Sans doute n’étais-je pas la personne la mieux désignée pour couvrir ce pamphlet anticapitaliste brechtien, trop peu cinématographique à mon goût, trop inconséquent dans son étude du mouvement cinétique des êtres, et trop attaché à cette idée détestable de performance théâtrale, qu’il amène ici jusqu’à des extrêmes ridicules. Sans doute n’étais-je pas la personne la mieux désignée, bref, pour m’émerveiller à la vue d’échanges en champs-contrechamps où des acteurs perchés roucoulent des textes grandiloquents en grec ancien ; je laisserai le plaisir de la chose à mes amis de l’université, avares de philosophie antique et analystes extraordinaires de ses transpositions contemporaines, ceux-là mêmes qui encensaient le caractère « génial » de l’utilisation des réseaux sociaux comme chœurs dans Antigone (2019). Ici, les choristes sont des gens en poncho, censés représenter les Oiseaux d’Aristophane, qui sifflent leurs dialogues avec un doigt dans la bouche. Idée conceptuelle intéressante peut-être, mais pour moi gymnastique académique abrasive, surtout qu’elle privilégie une forme de statisme dans la mise en scène qui contredit l’idée pourtant très intrigante de déambulation établie dans la première partie du film.

Au début, le film s’attache aux parcours déambulatoires de deux chômeurs athéniens, qu’on voit arpenter la ville sans but dans une série de plans mobiles accompagnés d’une petite musique jazz style Nouvelle Vague française. La caméra filme les deux hommes qui se promènent, glanant au passage quelques plans fixes de paysages urbains déliquescents, incluant une poignée de graffitis anticapitalistes. C’est plutôt mignon comme façon d’introduire le propos d’ailleurs, ces graffitis, surtout que l’image initiale des chômeurs désœuvrés semblait déjà tout dire et que l’étude subséquente de leurs mouvements déambulatoires est déjà anticapitaliste. Le mouvement improductif, tel le nomadisme qui caractérise les deux protagonistes, lesquels font également du basketball sans ballon, c’est-à-dire sans besoin matériel, constitue en effet d’emblée un pied de nez à l’organisation militaire des corps au travail et à la culture des objets qui sous-tendent le capitalisme. Or, plutôt que de rester dans la ville, là où leurs déambulations servent de contrepoids au mouvement mécanique des travailleurs, les deux protagonistes s’éloignent inexorablement du centre, passant des non-lieux industriels vers la périphérie sauvage en passant par les stades abandonnés où s’exprime le comble du paradoxe discursif de l’œuvre, évident dans ce travelling circulaire qui montre les personnages en train d’arpenter le tracé des cinq anneaux olympiques vissés au sol. Le plan est superbe — c’est même le plus intéressant du film — mais il est malheureusement contre-productif en cela qu’il assimile l’errance à l’action de tourner en rond, préparant ainsi le terrain pour l’assimilation encore plus paradoxale de l’arrivée dans la forêt à la libération des personnages, via un passage à la photographie couleur qui semble vouloir signifier une brillante émancipation, alors qu’il s’agit en fait d’un arrêt de mort : la fin du mouvement au profit du statisme, cinématographique et théâtral, lequel plombe l’aile du film et prévient finalement son essor, malgré le caractère hyperappuyé de la métaphore aviaire qu’on y répète inlassablement…

 

 

JOUR 1
(Desterro, Shell and Joint, Meanwhile on Earth, Sammy Gate)
------------------------------
▶ Consigne
Selon la critique de film, quel plan est le plus intéressant du film ?

▶ Données extraites
------------------------------
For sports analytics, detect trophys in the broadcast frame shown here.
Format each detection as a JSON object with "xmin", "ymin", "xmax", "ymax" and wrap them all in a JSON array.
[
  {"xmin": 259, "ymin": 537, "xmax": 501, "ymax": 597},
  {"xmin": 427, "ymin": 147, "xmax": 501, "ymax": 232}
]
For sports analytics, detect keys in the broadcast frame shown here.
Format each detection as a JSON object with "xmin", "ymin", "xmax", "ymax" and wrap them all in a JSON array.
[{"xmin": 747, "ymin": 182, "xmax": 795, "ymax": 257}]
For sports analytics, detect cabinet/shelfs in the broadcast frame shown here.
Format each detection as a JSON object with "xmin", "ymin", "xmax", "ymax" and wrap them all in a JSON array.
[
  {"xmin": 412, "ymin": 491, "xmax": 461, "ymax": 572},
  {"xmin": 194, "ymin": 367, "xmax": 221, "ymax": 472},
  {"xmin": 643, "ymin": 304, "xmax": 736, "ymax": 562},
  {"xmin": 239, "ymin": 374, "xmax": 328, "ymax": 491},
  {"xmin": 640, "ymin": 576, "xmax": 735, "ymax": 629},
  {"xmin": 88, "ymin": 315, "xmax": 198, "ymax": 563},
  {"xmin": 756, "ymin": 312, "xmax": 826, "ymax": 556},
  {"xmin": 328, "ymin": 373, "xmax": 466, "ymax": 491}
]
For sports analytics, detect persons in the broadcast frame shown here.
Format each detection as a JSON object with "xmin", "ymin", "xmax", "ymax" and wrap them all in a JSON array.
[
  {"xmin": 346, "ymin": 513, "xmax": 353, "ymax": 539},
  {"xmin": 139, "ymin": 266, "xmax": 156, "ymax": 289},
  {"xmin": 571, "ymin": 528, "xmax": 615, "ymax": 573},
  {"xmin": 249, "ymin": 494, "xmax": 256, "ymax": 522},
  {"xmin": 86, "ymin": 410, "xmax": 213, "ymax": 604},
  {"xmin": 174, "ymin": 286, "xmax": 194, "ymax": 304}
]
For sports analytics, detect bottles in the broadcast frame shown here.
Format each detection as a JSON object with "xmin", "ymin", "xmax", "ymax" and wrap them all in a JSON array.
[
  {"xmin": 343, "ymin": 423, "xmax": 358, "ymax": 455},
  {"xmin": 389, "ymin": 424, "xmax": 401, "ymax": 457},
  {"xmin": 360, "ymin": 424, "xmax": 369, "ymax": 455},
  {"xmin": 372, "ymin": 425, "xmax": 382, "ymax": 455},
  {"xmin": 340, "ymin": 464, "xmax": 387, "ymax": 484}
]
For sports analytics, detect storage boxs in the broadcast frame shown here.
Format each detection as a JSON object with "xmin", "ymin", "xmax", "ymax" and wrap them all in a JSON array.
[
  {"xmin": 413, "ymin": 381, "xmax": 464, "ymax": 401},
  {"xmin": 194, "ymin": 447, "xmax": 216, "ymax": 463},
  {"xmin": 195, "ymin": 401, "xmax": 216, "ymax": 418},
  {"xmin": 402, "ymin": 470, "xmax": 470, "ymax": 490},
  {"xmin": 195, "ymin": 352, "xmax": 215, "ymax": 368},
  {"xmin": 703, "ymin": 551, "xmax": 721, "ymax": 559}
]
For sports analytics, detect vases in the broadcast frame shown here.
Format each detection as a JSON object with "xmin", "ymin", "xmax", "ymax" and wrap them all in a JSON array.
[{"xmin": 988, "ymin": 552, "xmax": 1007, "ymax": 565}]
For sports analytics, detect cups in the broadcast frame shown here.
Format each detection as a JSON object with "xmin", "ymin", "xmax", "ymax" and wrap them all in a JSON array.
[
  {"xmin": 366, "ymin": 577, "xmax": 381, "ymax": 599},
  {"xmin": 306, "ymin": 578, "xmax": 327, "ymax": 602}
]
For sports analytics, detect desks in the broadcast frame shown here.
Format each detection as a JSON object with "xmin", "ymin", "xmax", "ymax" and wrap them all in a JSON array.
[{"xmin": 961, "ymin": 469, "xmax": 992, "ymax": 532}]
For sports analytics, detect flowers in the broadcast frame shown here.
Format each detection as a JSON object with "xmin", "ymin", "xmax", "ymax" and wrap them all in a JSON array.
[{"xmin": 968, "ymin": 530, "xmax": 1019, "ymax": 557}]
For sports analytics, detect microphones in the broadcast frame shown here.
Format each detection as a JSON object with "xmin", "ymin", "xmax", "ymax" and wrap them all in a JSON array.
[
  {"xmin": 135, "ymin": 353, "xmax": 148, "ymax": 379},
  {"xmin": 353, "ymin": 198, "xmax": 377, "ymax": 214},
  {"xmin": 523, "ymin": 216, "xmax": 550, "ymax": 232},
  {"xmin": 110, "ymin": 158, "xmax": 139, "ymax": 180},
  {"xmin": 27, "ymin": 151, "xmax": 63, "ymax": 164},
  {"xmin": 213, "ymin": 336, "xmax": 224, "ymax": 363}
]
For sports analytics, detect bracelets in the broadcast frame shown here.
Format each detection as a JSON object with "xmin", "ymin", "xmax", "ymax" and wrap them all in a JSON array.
------------------------------
▶ Réponse
Le travelling circulaire qui montre les personnages en train d'arpenter le tracé des cinq anneaux olympiques vissés au sol.